## Page excerpt
She was born today, 93 years ago.
My grandma, Thelma Nadine Vetter.
I will forever thank God for that day.
Grandma taught me so much about life in the times we had together.
Her life wasn’t an easy one, but she made the moments count.
My Dad was born while Grandpa was away serving in World War II. Times were tough for the family as Grandpa became ill and later died of MS. Grandma drove a school bus to make ends meet.
What she couldn’t provide with money, she made up for in love.
She always focused on staying positive, being grateful, and loving on everyone she met. She gave of herself and the little money she had generously. She ever expected anything in return.
Grandma was the sole parent to my Dad throughout his adult life. It was difficult for him not having father to turn to for advice and council, but the impact she made on him will last throughout generations to come. She taught him to love well.
She taught us all to love well.
Of all my memories of Grandma, here are some that stand out the most:
She kept me and my sister at her house by the lake every summer. Even though she owned her own real estate agency at the time, I felt like she spent every second with us. She would lay out on the dock with us. Fish with us. Ski with us. She would even ride on the banana with us behind the boat, while grandpa tried to throw us off.

## Material shown
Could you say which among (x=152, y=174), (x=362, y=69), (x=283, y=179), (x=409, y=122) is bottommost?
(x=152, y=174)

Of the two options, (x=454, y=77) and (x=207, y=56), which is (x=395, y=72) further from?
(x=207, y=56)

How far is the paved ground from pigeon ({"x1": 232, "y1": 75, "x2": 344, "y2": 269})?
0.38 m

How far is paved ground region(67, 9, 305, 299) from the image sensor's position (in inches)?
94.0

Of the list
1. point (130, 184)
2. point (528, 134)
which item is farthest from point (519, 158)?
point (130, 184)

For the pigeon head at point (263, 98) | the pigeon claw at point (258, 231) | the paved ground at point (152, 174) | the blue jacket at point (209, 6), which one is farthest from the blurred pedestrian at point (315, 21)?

## Task description
Can you copy the tribute to Grandma above, beginning at "My grandma, Thelma" and stopping after "the moments count.", with "moments" changed to "days"?

## Task answer
My grandma, Thelma Nadine Vetter.
I will forever thank God for that day.
Grandma taught me so much about life in the times we had together.
Her life wasn’t an easy one, but she made the days count.